Obviously, the situation is no less frustrating and cruel for the adults. In this video a young girl sinks into frustration at losing access to university exams, because of the unexpected closure of her locality, in prevention of the pandemic.

“This girl spent a lot of time preparing for her CPA exam. As a result, on the day of the exam, the community closed and prevented her from leaving. How many people have been affected by the stupid epidemic control policy?

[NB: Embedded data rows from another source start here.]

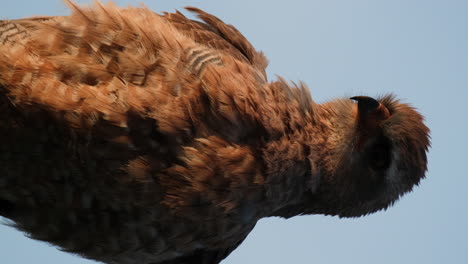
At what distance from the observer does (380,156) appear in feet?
13.1

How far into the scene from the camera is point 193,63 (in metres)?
3.27

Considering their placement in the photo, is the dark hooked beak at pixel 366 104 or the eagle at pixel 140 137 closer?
the eagle at pixel 140 137

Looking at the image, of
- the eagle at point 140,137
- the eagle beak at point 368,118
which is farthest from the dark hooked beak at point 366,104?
the eagle at point 140,137

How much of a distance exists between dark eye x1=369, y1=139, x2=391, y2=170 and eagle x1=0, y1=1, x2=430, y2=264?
50cm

How many young people’s futures have been ruined?” commented user @xiaoxin11786630.

The police also have no qualms about using full force against a poor woman whom they detain to the distress of her young child, who cries inconsolably with no one to attend to her despair. 

And it is not only individuals, entire groups of the population suffer at any time the sudden dispositions of the CCP. As seen in this video, where many people flee in a stampede, at the announcement that there will be a pandemic lockdown.

“Lanzhou Chengguan district will be closed on August 28, 2022! When people heard that the city was going to be closed, they fled everywhere,” shared the netizen identified as @TouBanTouTouTiao.

These are just some of the distressing moments to which the Chinese are subjected to, by a political system that ignores their rights and freedoms, and that has deteriorated the national culture to the extreme, carefully generated over millennia.

Definitely, the social, economic, and political situation that China has been going through in the last months and years does not seem to be the most propitious for Xi to ask to be re-elected for the third time. Dissidents seem to be very clear about this.

For some dissidents, such as author Xin Haonian, it is important to distinguish between the high culture developed by China as a nation over 5,000 years and the CCP. So he said, “If we clarify Chinese culture, there will be no market for Marxist-Leninist culture.”